CS Wandayi promises fuel price cut soon. Energy Cabinet Secretary Opiyo Wandayi has assured Kenyans that fuel prices will soon begin to drop, easing public concerns over the recent spike. He described the current increase as a temporary situation and maintained that long-term trends point to a steady decline in pump prices.
While addressing the National Assembly’s Energy Committee, CS Wandayi emphasized that fuel prices have generally been decreasing since July last year. “The recent hike is not the new normal,” he said. “We’ve seen a downward trend, and the ministry expects that to continue in the coming months.”
The Cabinet Secretary linked the July–August 2025 price surge to several key factors. These include global oil market shifts, increased landing costs, and domestic taxes.
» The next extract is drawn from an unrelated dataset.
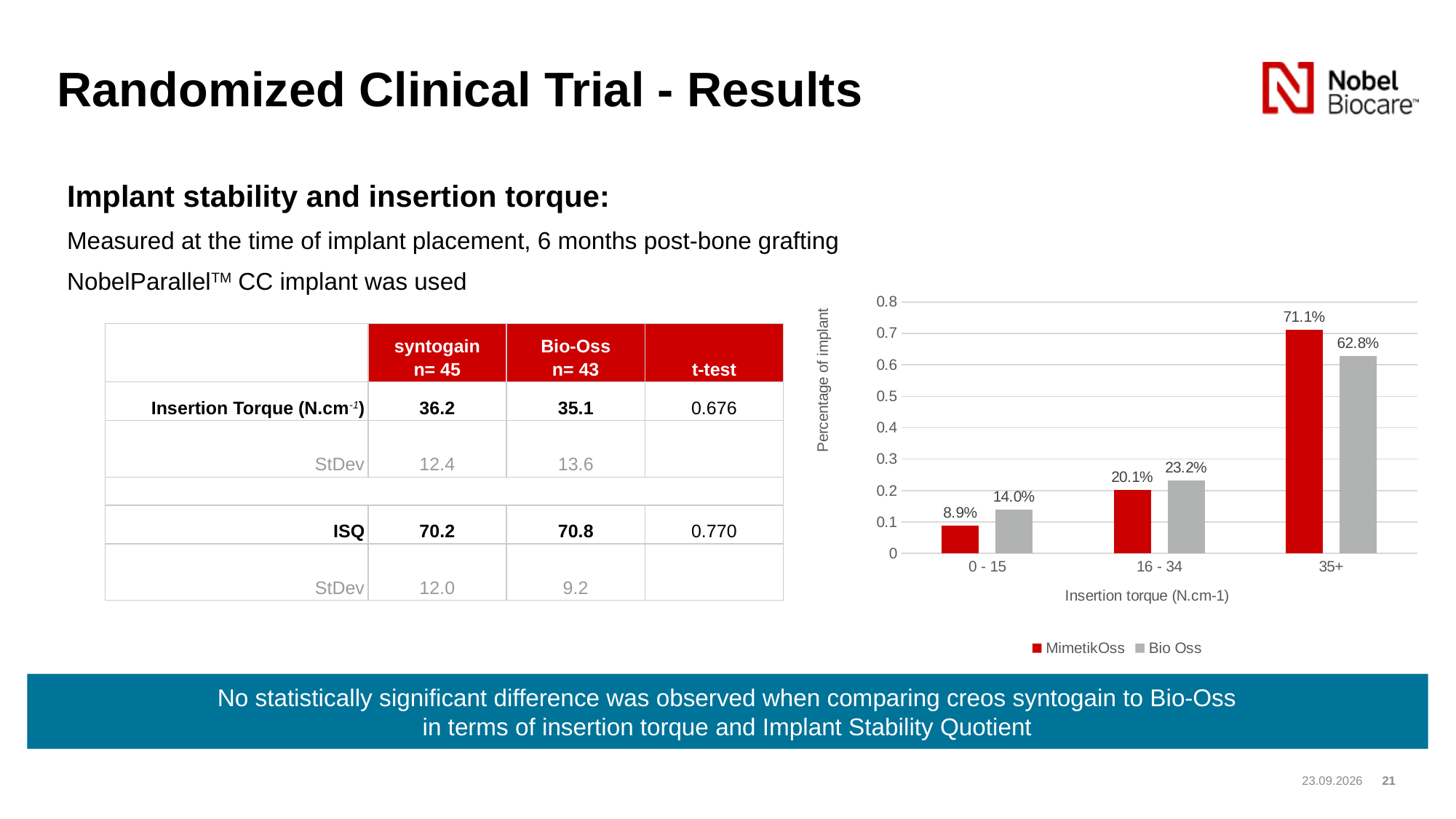
In the 0 - 15 category, which series has the larger value, MimetikOss or Bio Oss? Bio Oss Which insertion torque category has the lowest value for Bio Oss? 0 - 15 How many insertion torque categories are shown on the x axis? 3 Which insertion torque category has the highest value for MimetikOss? 35+ What is the difference between the MimetikOss and Bio Oss values in the 35+ category? 8.3% What is the value for MimetikOss in the 0 - 15 insertion torque category? 8.9% What is the value for Bio Oss in the 16 - 34 insertion torque category? 23.2% What is the value for Bio Oss in the 35+ insertion torque category? 62.8% What is the value for MimetikOss in the 35+ insertion torque category? 71.1% What kind of chart is shown on the slide? bar chart How many series does the chart legend list? 2 Do the MimetikOss values rise or fall from the 0 - 15 category to the 35+ category? rise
Despite these challenges, the ministry remains confident that prices will soon stabilize.
To protect consumers, the Ministry of Energy has been operating a fuel stabilization fund. This fund helps cushion Kenyans from volatile fuel prices by offering financial support to petroleum distributors. According to Wandayi, this initiative plays a critical role in preventing price shocks from reaching consumers directly.
High cost of living
The reassurance comes at a time when Kenyans are grappling with a high cost of living. Rising fuel prices have a direct impact on the economy, pushing up the cost of goods, transport, and services. Many households have been forced to adjust their budgets, and businesses are feeling the strain.
In its latest review, the Energy and Petroleum Regulatory Authority (EPRA) increased fuel prices significantly. Super petrol rose by Ksh.8.99, diesel by Ksh.8.67, and kerosene by Ksh.9.65 per litre. The hike sparked public outcry, prompting calls for government intervention.
With promises of relief ahead, Kenyans now hope that the CS’s assurances will translate into tangible reductions at the pump, bringing much-needed economic relief.